Trecho: “Sendo brasileira, sinto que sou parte de uma população que sobrevive (também) pelo consumo de infinitos memes (CALIXTO, 2017), que faz piada com a própria sorte, mas, que, ao fim do dia, só queria mesmo poder ter seus direitos básicos garantidos, mas que os vê sendo retirados, corriqueiramente, estruturalmente, visto o aumento de pessoas que vivem abaixo da linha da miséria ter se multiplicado, nos últimos anos, até a aprovação de medidas que visam garantir a manutenção de privilégios a quem historicamente os acessa. E quem são essas pessoas? Uma maioria de homens brancos cisgêneros, publicamente assumidos heterossexuais e cristãos, ricos, sexistas e patriarcais, velhos e herdeiros de um sistema colonial ainda vigente nas mentes e nos corpos de quem é oprimido por esse sistema.”
9) Categoria: Educação (menção honrosa)
Título: XI HÕNHÃ? E AGORA? VAMOS SER PESQUISADORES: um fazer pesquisa tikmũ’ũn entre múltiplos seres, saberes e fazeres
Autor: Paula Cristina Pereira Silva
Instituição: UFMG (Universidade Federal de Minas Gerais)
Resumo: A autora afirma ter identificado “metodologias de pesquisa indígena”, que ela própria classifica como mera “contação de histórias.” Paula critica a visão “eurocêntrica” e “ocidental” que diz prevalecer no ambiente acadêmico quanto às formas aceitáveis de se fazer pesquisa.
Trecho: “Presenciamos, atualmente, no Brasil, um trágico momento na história de sua democracia.

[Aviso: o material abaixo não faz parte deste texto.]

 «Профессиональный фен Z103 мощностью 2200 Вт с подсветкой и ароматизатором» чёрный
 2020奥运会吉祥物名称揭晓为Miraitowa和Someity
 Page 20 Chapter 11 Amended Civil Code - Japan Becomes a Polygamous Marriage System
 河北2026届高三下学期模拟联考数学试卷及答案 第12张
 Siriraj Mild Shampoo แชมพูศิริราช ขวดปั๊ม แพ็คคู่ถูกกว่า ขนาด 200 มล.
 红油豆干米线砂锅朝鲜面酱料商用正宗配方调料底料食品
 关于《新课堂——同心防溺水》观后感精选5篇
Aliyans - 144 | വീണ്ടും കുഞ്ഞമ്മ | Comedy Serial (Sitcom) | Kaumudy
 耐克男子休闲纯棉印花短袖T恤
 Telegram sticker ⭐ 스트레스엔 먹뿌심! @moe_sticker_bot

O país está sendo governado por uma política autoritária, que não zela pela vida, tampouco pela diversidade e pela justiça social. Pelo contrário, um desgoverno que fomenta a violência e o desrespeito, que falha em suas obrigações legais para com os povos indígenas e diversas outras minorias (...). De certa forma, as crises reveladas pela pandemia de Covid-19 deram visibilidade a outras ciências, outras formas de viver e de nos relacionar com mundos outros que reforçaram a fragilidade do modelo de sociedade dominante. O considerado ‘homem moderno’, fruto de um passado imperialista, colonialista, de dominação de saberes, seres e fazeres, foi rendido e, por hora, vencido pelo invisível.”
10) Categoria: Interdisciplinar (menção honrosa)
Título: Agência feminina, terra e multissensorialidade: a mitopráxis Tikmũ’ũn no cinema.
Autor: Joana Brandão Tavares
Instituição: UFBA (Universidade Federal da Bahia)
Resumo: O trabalho analisa a perspectiva de gênero dentro de uma tribo indígena na Bahia. O tema é válido, mas a autora se perde em devaneios sobre o “feminismo indígena”, que é um conceito estranho à própria cultura dos povos indígenas.
Trecho: “Portanto, com a construção do conceito de gênero, o feminismo busca mostrar como as diferenças nas relações sociais de sexo são construídas culturalmente e não possuem uma relação de causa e efeito com a natureza, ou com o sexo – para usar o termo cunhado na dualidade do sistema sexo/gênero que vincula a natureza ao primeiro, e a cultura ao segundo. O próprio conceito de relações de gênero já passa então a ser impregnado do social, em oposição a relações sociais de sexo, no qual, entretanto, a natureza social da elaboração do sexo ainda precisaria ser explicitada.”